Rewrite the records below so that every instance of "the camera" becomes "the lens", keeping everything else the same.

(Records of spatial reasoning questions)
-=-=-

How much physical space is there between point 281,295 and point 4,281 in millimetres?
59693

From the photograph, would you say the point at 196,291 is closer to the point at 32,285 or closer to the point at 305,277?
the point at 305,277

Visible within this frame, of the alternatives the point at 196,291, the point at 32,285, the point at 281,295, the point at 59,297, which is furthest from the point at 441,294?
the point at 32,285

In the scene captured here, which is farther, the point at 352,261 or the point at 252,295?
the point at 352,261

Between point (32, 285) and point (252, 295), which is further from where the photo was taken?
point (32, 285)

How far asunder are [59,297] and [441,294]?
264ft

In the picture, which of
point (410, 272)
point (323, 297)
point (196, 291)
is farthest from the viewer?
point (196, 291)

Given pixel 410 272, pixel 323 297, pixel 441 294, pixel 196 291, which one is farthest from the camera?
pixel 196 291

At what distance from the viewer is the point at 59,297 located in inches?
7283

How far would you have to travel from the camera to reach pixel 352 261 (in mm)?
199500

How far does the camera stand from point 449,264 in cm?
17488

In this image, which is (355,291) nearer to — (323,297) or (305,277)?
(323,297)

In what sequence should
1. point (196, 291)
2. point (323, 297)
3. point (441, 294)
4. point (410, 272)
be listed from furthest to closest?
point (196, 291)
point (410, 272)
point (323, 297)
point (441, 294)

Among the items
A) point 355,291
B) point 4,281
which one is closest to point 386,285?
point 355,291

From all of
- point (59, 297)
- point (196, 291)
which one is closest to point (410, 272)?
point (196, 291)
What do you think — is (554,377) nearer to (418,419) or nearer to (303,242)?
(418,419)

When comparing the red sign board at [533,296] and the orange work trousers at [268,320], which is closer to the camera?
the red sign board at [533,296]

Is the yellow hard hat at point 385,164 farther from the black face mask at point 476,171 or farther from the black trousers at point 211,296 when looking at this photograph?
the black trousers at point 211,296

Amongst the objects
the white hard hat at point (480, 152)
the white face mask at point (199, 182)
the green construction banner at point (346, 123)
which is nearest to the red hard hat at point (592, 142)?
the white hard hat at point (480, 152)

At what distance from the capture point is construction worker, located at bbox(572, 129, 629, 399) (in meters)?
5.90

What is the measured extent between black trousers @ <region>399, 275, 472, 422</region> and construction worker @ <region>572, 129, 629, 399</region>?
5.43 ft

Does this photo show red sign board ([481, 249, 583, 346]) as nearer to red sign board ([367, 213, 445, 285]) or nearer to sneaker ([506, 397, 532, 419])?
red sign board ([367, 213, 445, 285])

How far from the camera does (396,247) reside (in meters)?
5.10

-=-=-

§ RESULT OF THE TASK:
How much physical space is there between point 281,295 and point 4,281 in millimetres?
59693

From the photograph, would you say the point at 196,291 is closer to the point at 32,285 or closer to the point at 305,277?
the point at 305,277

Visible within this frame, of the alternatives the point at 196,291, the point at 32,285, the point at 281,295, the point at 59,297, which is furthest from the point at 441,294?
the point at 32,285

In the scene captured here, which is farther, the point at 352,261 or the point at 252,295?
the point at 352,261

Between point (32, 285) and point (252, 295), which is further from where the photo was taken?
point (32, 285)

How far asunder are [59,297] and [441,294]?
264ft

In the picture, which of
point (410, 272)
point (323, 297)
point (196, 291)
is farthest from the viewer?
point (196, 291)

Given pixel 410 272, pixel 323 297, pixel 441 294, pixel 196 291, which one is farthest from the lens?
pixel 196 291

At what distance from the viewer is the point at 59,297 located in inches?
7283

How far would you have to travel from the lens to reach pixel 352 261 (in mm)?
199500

How far does the lens stand from point 449,264 in cm?
17488

In this image, which is (355,291) nearer to — (323,297) or (305,277)?
(323,297)

In what sequence should
1. point (196, 291)
2. point (323, 297)
3. point (441, 294)
4. point (410, 272)
be listed from furthest to closest?
point (196, 291)
point (410, 272)
point (323, 297)
point (441, 294)

Among the items
A) point 355,291
B) point 4,281
which one is closest to point 386,285?
point 355,291

From all of
- point (59, 297)
- point (196, 291)
which one is closest to point (410, 272)?
point (196, 291)
What do you think — is (554,377) nearer to (418,419) or nearer to (303,242)?
(418,419)

When comparing the red sign board at [533,296] and the orange work trousers at [268,320], which is closer to the lens?
the red sign board at [533,296]

Is the yellow hard hat at point 385,164 farther from the black face mask at point 476,171 or farther from the black trousers at point 211,296 when looking at this photograph?
the black trousers at point 211,296

Amongst the objects
the white hard hat at point (480, 152)
the white face mask at point (199, 182)
the green construction banner at point (346, 123)
which is nearest to the red hard hat at point (592, 142)?
the white hard hat at point (480, 152)

At what distance from the capture point is construction worker, located at bbox(572, 129, 629, 399) (in meters)?
5.90

What is the measured extent between black trousers @ <region>399, 275, 472, 422</region> and construction worker @ <region>572, 129, 629, 399</region>?
5.43 ft

Does this photo show red sign board ([481, 249, 583, 346]) as nearer to red sign board ([367, 213, 445, 285]) or nearer to sneaker ([506, 397, 532, 419])?
red sign board ([367, 213, 445, 285])

How far from the lens does (396,247) reside (in meters)?
5.10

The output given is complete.